In Japan läuft das mit der Arbeitssuche etwas anders als im Westen. Hier ist Job-Hunting ein Lebensstil. Shūshoku-Katsudo (就職活動) nennen sie das, und es kann gerne mal ein halbes oder ganzes Jahr des Lebens verschlingen, bevorzugterweise während man noch Student ist, damit man nicht als NEET (Not in Employment, Education or Training) abgestempelt wird.
Und so entstehen zwei Pfade durch Japanische Masterkurse: der Weg der Ausländer ist geprägt von mäßigem Stress, akzeptabler Freizeit, stetem Sammeln von Credits und was man sonst so von unseren Unis kennt.
Aber nicht für die Japaner: die versuchen verzweifelt alle Credits schon im ersten Jahr zusammenzukratzen, damit sich sich danach ganz aufs Jobsuchen konzentrieren können. Also schieben sie Doppelschichten im Labor und den Vorlesungssälen. Die Uni sah sich gezwungen den Wahnsinn etwas einzudämmen und verfügte, dass man keine Credits von zwei Kursen bekommen kann, die zur selben Zeit stattfinden.

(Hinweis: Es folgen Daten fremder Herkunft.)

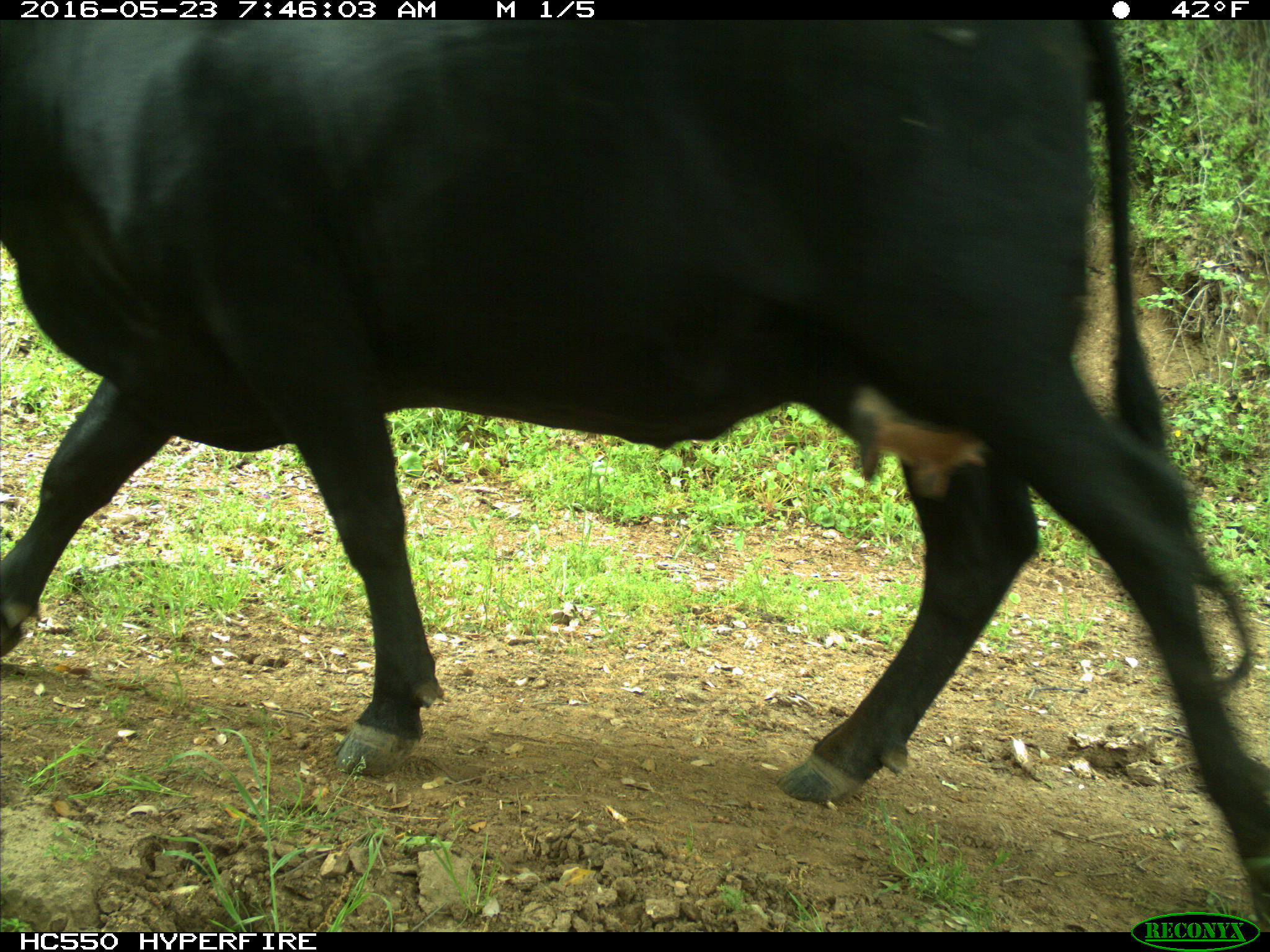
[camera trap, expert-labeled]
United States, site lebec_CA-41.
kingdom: Animalia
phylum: Chordata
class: Mammalia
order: Artiodactyla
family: Bovidae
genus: Bos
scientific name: Bos taurus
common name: domestic cow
Bos taurus (domestic cow).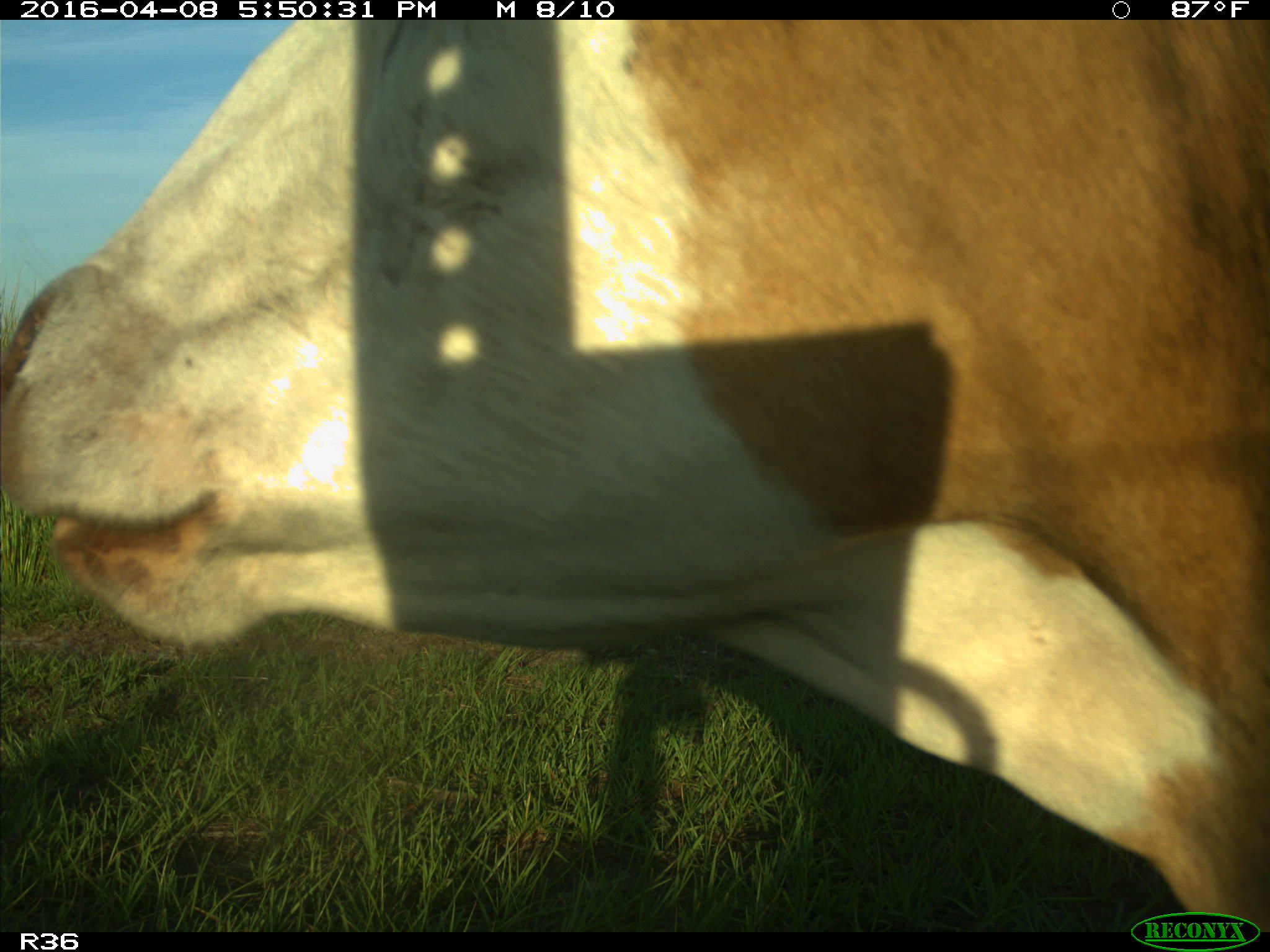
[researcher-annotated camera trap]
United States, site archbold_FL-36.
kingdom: Animalia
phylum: Chordata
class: Mammalia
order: Artiodactyla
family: Bovidae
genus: Bos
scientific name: Bos taurus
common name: domestic cow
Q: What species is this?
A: Bos taurus (domestic cow).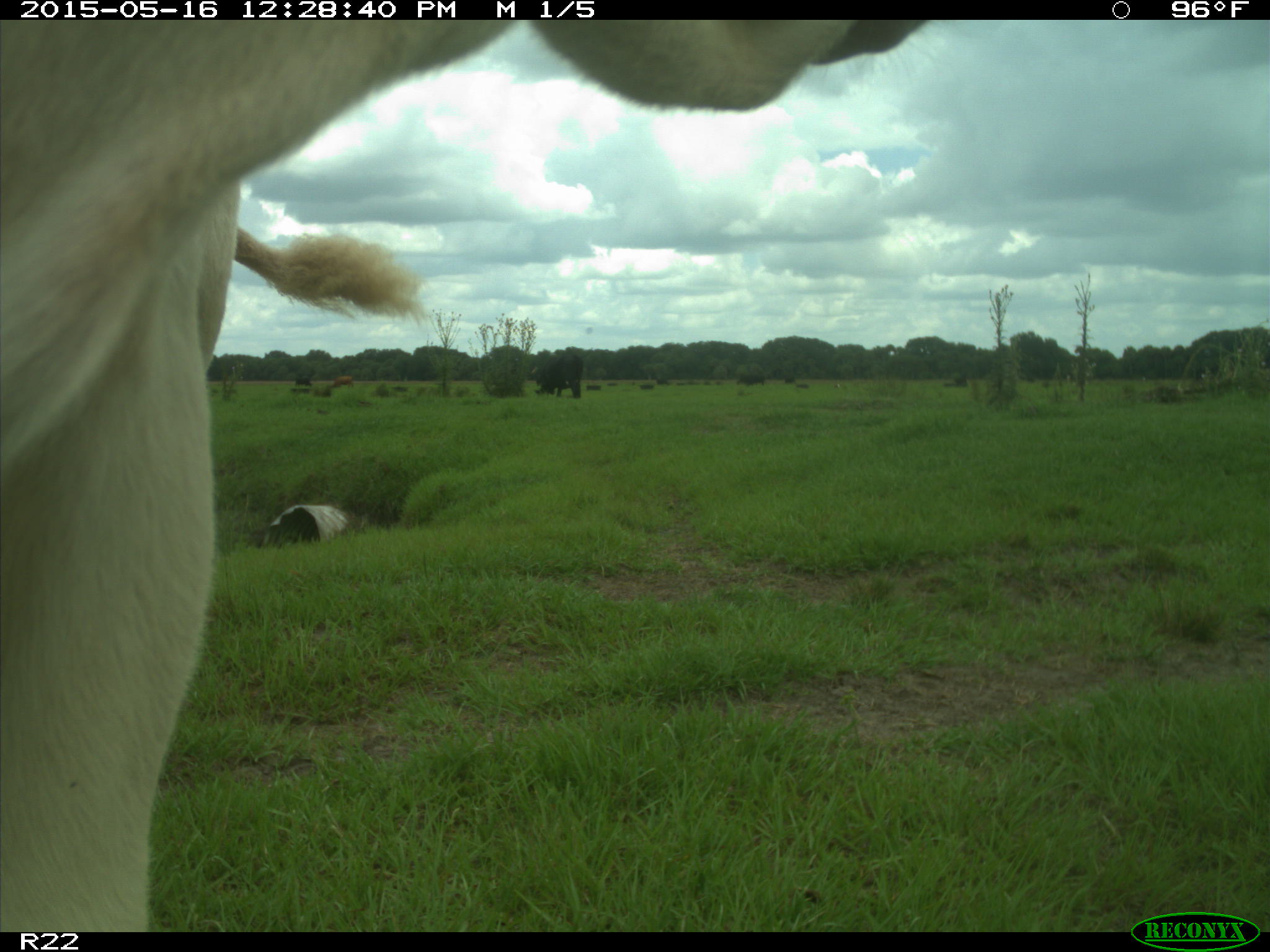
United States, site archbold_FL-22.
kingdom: Animalia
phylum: Chordata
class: Mammalia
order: Artiodactyla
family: Bovidae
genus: Bos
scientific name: Bos taurus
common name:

Scheinbar haben zu viele Leute versucht die Grenzen der Physik zu dehnen um in zwei Vorlesungen mit Anwesenheitspflicht gleichzeitig anwesend zu sein. Alles nur um ihre Credits schneller voll zu kriegen.




Im zweiten Jahr sind die Studenten dann nämlich weg. Man trifft sie kaum noch im Labor, und die Email von ihnen sind immer dieselben: "Es ist unentschuldbar, aber ich kann diese Woche nicht am Meeting teilnehmen, weil ich ein Vorstellungsgespräch habe."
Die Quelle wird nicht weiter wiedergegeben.